“Unfinished business”! Così si esprimeva Fritz Perls, inventore geniale della psicoterapia della Gestalt, a proposito di questioni interiori che restano “irrisolte” dal passato; recente, remoto, adolescenziale, infantile e che ancora oggi esercitano il loro influsso sul comportamento, sulle esperienze e sulle relazioni della persona adulta. In particolare, bisogni frustrati e “divieti interiorizzati” ad esprimere parti di sé: non devi agire in un certo modo, non devi provare certe emozioni e sensazioni, non devi fare certi pensieri, non devi essere quello che sei. O al contrario “devi essere” sempre e comunque forte, impassibile, generoso o qualunque altro aspetto che la persona deve incarnare per ottenere l’approvazione e sentirsi amata. Ad esempio, genitori trascuranti che hanno lasciato nel figlio un vuoto d’amore, di cura, di presenza confortevole e rassicurante. Oppure esperienze nel gruppo di coetanei in adolescenza che hanno lasciato una ferita di vergogna e derisione. O ancora una persona che, fin da piccolo, per ottenere riconoscimento e amore da un genitore, ha imparato a tradire se stessa e a compiacere il genitore, ricacciando nell’inconscio e nel “proibito” una parte fragile di sé o una parte dura o qualunque altra parte che non incontrava l’approvazione del genitore.

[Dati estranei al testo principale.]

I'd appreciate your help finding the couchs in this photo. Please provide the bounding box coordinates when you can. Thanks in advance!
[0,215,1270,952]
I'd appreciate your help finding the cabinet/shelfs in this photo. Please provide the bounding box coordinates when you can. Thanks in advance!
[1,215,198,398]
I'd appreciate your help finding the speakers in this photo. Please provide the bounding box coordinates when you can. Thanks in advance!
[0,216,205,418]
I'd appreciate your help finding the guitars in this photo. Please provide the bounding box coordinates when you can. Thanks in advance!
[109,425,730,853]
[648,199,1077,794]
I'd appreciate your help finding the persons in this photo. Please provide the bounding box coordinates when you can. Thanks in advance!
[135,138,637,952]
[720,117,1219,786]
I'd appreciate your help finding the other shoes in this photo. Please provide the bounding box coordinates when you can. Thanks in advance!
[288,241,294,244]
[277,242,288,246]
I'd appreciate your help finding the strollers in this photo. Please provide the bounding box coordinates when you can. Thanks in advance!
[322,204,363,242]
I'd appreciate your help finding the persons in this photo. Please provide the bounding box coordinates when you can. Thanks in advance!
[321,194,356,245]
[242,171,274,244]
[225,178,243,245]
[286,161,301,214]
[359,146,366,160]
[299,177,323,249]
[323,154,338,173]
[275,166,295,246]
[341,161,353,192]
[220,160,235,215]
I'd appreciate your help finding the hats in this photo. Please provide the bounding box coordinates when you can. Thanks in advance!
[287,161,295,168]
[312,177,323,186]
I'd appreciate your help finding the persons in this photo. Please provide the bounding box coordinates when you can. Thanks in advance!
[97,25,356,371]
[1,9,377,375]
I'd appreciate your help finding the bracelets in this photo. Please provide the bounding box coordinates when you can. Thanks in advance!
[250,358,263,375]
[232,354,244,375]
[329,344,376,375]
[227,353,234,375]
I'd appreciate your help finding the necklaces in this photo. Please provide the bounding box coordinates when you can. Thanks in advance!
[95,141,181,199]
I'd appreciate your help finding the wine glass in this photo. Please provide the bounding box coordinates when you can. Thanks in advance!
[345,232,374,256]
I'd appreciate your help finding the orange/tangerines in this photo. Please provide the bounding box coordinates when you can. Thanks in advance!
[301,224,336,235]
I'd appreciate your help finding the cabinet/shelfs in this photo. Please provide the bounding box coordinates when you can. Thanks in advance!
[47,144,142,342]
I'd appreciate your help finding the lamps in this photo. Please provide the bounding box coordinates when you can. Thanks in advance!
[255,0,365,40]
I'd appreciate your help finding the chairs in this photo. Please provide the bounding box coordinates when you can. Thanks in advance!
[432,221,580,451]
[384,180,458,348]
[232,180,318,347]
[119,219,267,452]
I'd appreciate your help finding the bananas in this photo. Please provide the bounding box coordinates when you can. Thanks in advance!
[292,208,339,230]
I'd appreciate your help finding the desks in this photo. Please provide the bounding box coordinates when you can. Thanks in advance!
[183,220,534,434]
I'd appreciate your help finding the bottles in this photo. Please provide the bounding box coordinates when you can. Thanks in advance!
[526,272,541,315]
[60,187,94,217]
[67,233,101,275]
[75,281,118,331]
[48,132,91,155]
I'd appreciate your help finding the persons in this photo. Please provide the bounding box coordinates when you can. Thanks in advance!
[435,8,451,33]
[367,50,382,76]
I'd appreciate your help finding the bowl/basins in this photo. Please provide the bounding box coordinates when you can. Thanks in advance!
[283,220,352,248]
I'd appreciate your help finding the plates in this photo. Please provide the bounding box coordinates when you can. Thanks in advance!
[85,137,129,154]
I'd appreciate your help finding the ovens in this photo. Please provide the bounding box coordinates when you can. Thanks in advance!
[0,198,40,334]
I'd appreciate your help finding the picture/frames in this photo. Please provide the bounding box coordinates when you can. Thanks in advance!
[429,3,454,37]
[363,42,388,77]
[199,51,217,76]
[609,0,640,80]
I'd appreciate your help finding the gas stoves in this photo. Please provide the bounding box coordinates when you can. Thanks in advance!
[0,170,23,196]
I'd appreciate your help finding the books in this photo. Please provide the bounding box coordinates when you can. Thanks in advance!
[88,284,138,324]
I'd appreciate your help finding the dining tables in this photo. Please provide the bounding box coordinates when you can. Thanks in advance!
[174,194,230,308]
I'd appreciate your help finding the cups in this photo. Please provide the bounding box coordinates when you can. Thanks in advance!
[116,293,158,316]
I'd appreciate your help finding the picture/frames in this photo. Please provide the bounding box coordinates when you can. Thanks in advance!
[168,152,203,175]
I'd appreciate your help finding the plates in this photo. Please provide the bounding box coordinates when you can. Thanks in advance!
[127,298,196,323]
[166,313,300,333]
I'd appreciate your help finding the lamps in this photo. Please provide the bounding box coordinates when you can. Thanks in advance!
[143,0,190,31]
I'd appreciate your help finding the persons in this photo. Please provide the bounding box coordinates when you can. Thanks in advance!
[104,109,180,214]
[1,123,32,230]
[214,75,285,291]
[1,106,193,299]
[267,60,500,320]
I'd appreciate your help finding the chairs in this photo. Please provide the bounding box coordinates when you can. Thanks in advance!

La questione irrisolta si ripresenta più volte nella vita, chiedendo una soluzione. La persona è sensibile e portata a rivivere certe situazioni attuali come fossero la riproposizione di antiche esperienze e relazioni frustranti e dolorose. Anche se, nella maggior parte dei casi, questa ripetizione è inconsapevole per la persona che sente vagamente o intuisce profondamente qualcosa di “familiare” che sta rivivendo, ma non sa identificarlo con precisione. A volte, in modo solo apparentemente paradossale, la persona tende a rivivere situazioni opposte a quelle originarie. In maniera inconsapevole, si ritrova in un’inversione di ruoli: laddove in passato è stata vittima di soprusi altrui, ora diventa carnefice e aggressiva nelle relazioni attuali; se ha dovuto adattarsi alle pressioni degli altri, oggi sviluppa continue pretese nelle relazioni; se ha dovuto inibire i suoi bisogni di cura e tenerezza, oggi tende continuamente ad essere sprezzante verso chi si mostra sensibile e affettuoso.
Oggi, dunque, la ripetizione prende la forma di:
- emozioni negative intense, difficili da tollerare;
- distacco e anestesia emozionale;
- sensazioni somatiche dolorose simili alle originarie;
- pensieri negativi su di sé, più o meno chiari e consapevoli, del tipo: sono sbagliato, incapace, difettoso, colpevole, vulnerabile, impotente, non sono mai al sicuro, sono senza controllo, solo, ecc.;
- pensieri negativi sugli altri: non mi posso fidare di nessuno, gli altri sono egoisti, gli altri sono imprevedibili, ti tradiscono, ti abbandonano, ecc.;
- pensieri negativi sul mondo: la vita fa schifo, prima o poi arriva la fregatura, il dolore è l’unico compagno di viaggio, ecc.;
- previsioni su come andranno le relazioni: prima o poi gli altri mi scaricheranno, si stuferanno di me, diventeranno troppo esigenti, resterò solo, ecc..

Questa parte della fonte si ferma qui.